Less

Andrew S. Greer
2017
Rating: 3 

Less is a great book if you love mysteries: the mystery with Less is how something so mediocre and safe won a Pulitzer. 

It’s not a terrible book; I was able to finish it, but there was an element self-loathing involved in seeing Less through to the end. Somewhere around page 100 I started to have nagging doubts about it, and I really should have put it down, but it’s a very easy read. 

Easy to digest is in fact its primary attribute. It’s very occasionally amusing. There are occasional nice bits of writing. The narrative mechanism, the protagonist’s trip around the world to avoid his ex’s wedding, keeps things from getting dull. Kind of. And that’s basically all that the novel has going for it. 

Which is not enough. Less needed more. 

Which is why I’ve ranked it below a few novels that were bad enough that I put them down. Those novels at least tried to ... take some sort of stand, to say something weird. They were in their own ways ambitious. 

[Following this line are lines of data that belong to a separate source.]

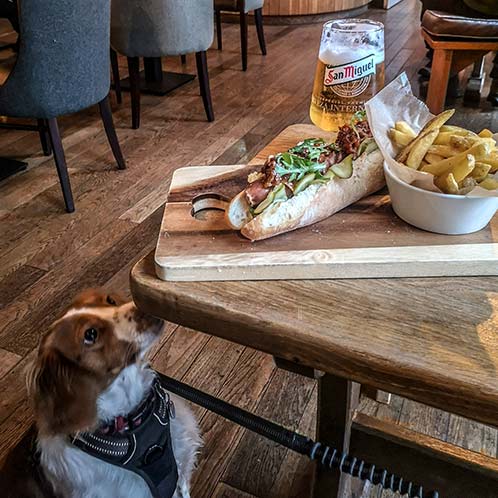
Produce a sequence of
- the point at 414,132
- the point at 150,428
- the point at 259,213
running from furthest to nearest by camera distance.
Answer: the point at 150,428 → the point at 414,132 → the point at 259,213

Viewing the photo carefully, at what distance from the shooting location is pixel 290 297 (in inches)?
29.0

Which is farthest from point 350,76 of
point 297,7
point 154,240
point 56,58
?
point 297,7

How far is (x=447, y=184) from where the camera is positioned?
77 cm

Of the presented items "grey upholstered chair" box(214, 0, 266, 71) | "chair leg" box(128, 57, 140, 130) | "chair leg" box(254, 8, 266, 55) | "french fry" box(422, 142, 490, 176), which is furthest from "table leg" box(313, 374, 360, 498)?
"chair leg" box(254, 8, 266, 55)

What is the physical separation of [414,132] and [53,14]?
67.1 inches

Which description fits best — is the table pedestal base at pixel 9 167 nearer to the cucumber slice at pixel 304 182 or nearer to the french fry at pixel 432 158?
the cucumber slice at pixel 304 182

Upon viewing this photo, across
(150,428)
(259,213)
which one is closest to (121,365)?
(150,428)

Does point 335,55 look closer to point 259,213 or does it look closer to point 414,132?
point 414,132

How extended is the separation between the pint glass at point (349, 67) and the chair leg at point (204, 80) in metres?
2.37

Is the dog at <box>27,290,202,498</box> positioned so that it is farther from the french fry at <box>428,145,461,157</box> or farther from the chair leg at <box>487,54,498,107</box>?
→ the chair leg at <box>487,54,498,107</box>

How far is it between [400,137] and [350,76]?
0.21m

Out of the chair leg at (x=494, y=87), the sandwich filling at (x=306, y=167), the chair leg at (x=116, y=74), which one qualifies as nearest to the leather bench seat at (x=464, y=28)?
the chair leg at (x=494, y=87)

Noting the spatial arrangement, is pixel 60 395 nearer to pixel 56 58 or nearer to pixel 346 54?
pixel 346 54

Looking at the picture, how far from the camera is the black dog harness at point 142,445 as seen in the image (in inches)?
42.7
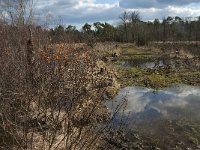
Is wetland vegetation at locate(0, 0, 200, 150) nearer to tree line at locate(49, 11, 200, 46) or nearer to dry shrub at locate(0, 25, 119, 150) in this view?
dry shrub at locate(0, 25, 119, 150)

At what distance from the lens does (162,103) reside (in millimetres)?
20562

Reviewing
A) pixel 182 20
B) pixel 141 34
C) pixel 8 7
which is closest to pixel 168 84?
pixel 8 7

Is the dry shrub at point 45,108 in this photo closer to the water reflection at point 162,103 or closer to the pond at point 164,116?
the pond at point 164,116

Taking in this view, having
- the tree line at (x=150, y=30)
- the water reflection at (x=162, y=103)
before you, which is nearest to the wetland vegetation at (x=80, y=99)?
the water reflection at (x=162, y=103)

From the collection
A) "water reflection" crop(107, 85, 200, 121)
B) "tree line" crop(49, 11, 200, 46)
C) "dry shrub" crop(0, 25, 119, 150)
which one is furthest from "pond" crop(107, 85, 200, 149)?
"tree line" crop(49, 11, 200, 46)

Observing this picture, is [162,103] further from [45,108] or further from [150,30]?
[150,30]

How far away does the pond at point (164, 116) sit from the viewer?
14.6 m

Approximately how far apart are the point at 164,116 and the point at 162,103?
2848 mm

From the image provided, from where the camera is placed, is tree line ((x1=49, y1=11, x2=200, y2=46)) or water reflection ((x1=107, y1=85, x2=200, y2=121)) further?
tree line ((x1=49, y1=11, x2=200, y2=46))

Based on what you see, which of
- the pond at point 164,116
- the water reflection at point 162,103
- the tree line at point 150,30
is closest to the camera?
the pond at point 164,116

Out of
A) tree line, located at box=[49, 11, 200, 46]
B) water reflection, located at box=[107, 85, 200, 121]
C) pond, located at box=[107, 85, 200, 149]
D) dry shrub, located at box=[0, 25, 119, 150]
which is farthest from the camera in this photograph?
tree line, located at box=[49, 11, 200, 46]

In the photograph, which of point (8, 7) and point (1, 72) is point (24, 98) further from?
point (8, 7)

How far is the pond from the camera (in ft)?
48.0

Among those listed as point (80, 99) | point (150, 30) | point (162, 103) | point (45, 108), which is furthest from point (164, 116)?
point (150, 30)
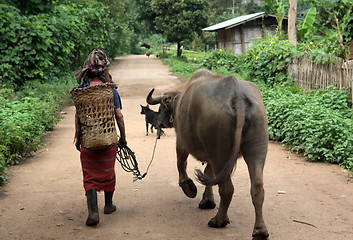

Less, on the other hand, is egregiously beige. Perhaps its main problem (among several) is that it is rooted almost entirely in the life and experiences of its protagonist, and the protagonist is dull. Despite being a globe-trotting novelist. 

There is no character development and there’s not much of a plot. The novel’s disregard for telling or significant details condemns it to superficiality. There are no stakes to speak of; not much in the way of conflict, ideas, or insights. It flirts with comedy but is not funny. 

Anyway, I could whine some more about it, but I think I’ll just crack open a new book instead.